*Exercise brief*
Reproduce the records from the line containing "How far away is the dry" through the end of the records, including both ends. Leave the pictures out of your reproduction.

*Source records*
* START *

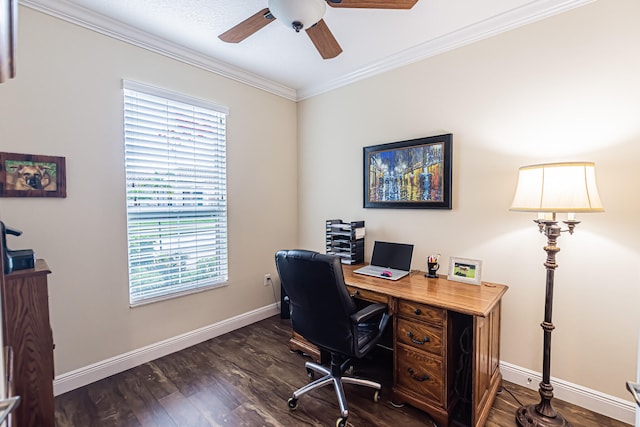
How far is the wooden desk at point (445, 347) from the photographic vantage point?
168 centimetres

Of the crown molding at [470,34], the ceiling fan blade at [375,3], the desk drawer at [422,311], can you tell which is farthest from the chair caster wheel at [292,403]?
the crown molding at [470,34]

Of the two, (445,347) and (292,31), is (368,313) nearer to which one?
(445,347)

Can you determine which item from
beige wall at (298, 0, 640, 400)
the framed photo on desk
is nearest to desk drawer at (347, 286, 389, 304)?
Result: the framed photo on desk

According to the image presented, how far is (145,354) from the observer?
2.37 m

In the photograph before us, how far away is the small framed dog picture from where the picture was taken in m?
1.78

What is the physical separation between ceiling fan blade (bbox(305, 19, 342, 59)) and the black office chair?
1.38m

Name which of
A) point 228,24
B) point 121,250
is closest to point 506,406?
point 121,250

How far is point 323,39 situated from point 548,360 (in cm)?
242

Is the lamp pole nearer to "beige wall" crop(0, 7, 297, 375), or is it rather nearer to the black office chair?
the black office chair

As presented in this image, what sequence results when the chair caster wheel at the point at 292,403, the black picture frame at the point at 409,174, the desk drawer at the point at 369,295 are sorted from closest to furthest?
the chair caster wheel at the point at 292,403 < the desk drawer at the point at 369,295 < the black picture frame at the point at 409,174

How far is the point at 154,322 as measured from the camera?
8.02 ft

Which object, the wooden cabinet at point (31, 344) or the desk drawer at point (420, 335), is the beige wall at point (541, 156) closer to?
the desk drawer at point (420, 335)

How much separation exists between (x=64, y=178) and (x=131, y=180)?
0.40m

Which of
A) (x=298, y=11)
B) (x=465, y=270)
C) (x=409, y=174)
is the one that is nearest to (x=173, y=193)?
(x=298, y=11)
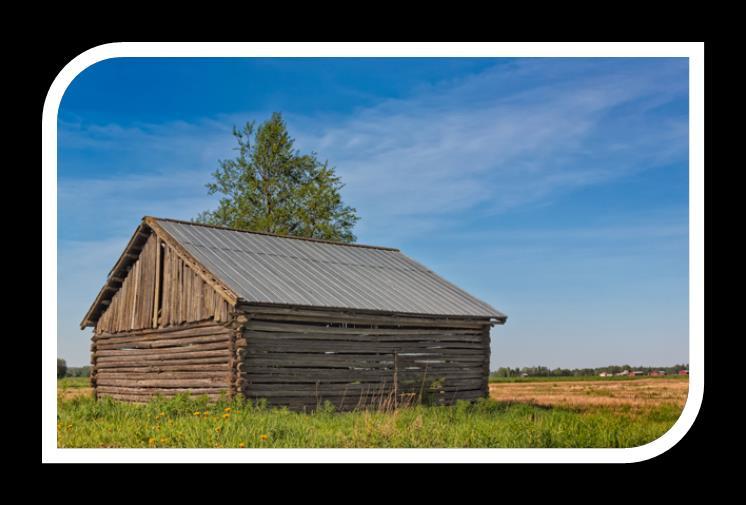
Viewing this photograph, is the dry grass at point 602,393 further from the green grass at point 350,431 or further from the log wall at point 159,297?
the log wall at point 159,297

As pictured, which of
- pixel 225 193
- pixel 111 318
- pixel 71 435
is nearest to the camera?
pixel 71 435

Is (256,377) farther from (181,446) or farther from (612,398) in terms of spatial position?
(612,398)

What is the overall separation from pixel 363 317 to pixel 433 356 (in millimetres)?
2701

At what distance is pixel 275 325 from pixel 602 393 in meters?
10.2

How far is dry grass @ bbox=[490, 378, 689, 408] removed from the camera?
20.8 m

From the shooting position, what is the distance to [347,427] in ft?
51.5

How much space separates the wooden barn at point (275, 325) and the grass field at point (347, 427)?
141cm

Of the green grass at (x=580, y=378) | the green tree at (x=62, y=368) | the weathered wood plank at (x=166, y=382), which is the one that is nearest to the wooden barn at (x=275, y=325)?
the weathered wood plank at (x=166, y=382)

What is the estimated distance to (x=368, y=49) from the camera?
11453 millimetres

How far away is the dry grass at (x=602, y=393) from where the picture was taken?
20.8m

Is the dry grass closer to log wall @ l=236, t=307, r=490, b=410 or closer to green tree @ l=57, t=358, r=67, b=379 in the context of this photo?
log wall @ l=236, t=307, r=490, b=410

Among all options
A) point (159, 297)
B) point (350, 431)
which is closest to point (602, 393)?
point (350, 431)

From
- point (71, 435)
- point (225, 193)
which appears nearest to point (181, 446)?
point (71, 435)

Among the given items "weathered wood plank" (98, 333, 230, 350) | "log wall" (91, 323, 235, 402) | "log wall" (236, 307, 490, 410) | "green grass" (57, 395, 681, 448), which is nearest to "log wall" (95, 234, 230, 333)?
"log wall" (91, 323, 235, 402)
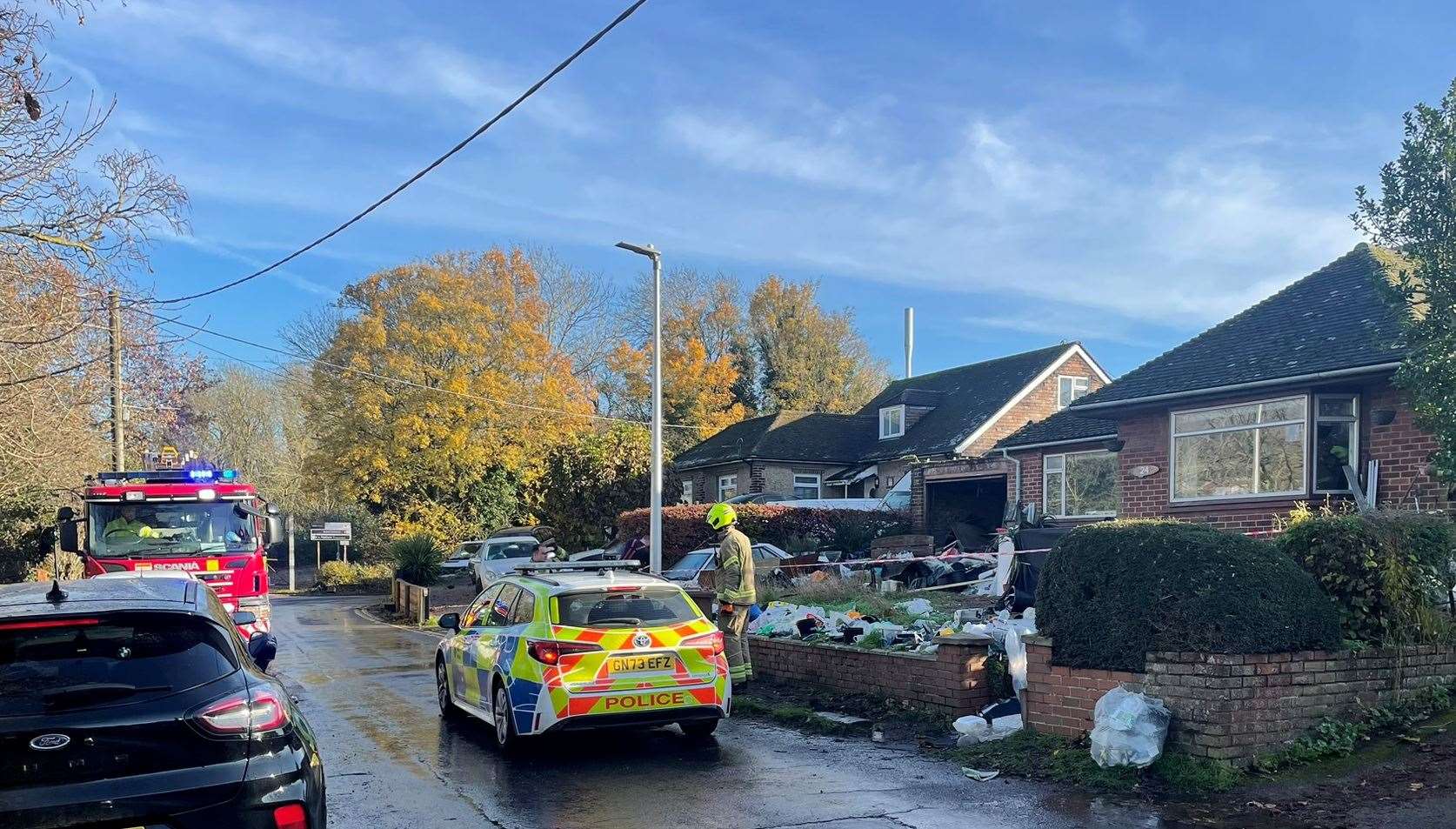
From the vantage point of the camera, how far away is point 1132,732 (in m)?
7.25

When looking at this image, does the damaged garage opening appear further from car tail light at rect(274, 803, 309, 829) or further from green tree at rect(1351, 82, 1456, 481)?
car tail light at rect(274, 803, 309, 829)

* END *

*Completed task*
How far away is the dry grass at (x=602, y=393) from where the picture was taken?
20.8m

Is the dry grass closer to log wall @ l=236, t=307, r=490, b=410 or closer to green tree @ l=57, t=358, r=67, b=379 in the context of this photo?
log wall @ l=236, t=307, r=490, b=410

Among all options
A) point (159, 297)
B) point (350, 431)
which is closest to point (602, 393)?
point (350, 431)

From
- point (71, 435)
- point (225, 193)
which appears nearest to point (181, 446)?
point (71, 435)

Among the given items "weathered wood plank" (98, 333, 230, 350) | "log wall" (91, 323, 235, 402) | "log wall" (236, 307, 490, 410) | "green grass" (57, 395, 681, 448), which is nearest to "log wall" (95, 234, 230, 333)?
"log wall" (91, 323, 235, 402)
From the vantage point of the camera, how far away is point 1132,732 (in m)?
7.25

When looking at this image, does the damaged garage opening appear further from car tail light at rect(274, 803, 309, 829) or further from green tree at rect(1351, 82, 1456, 481)?
car tail light at rect(274, 803, 309, 829)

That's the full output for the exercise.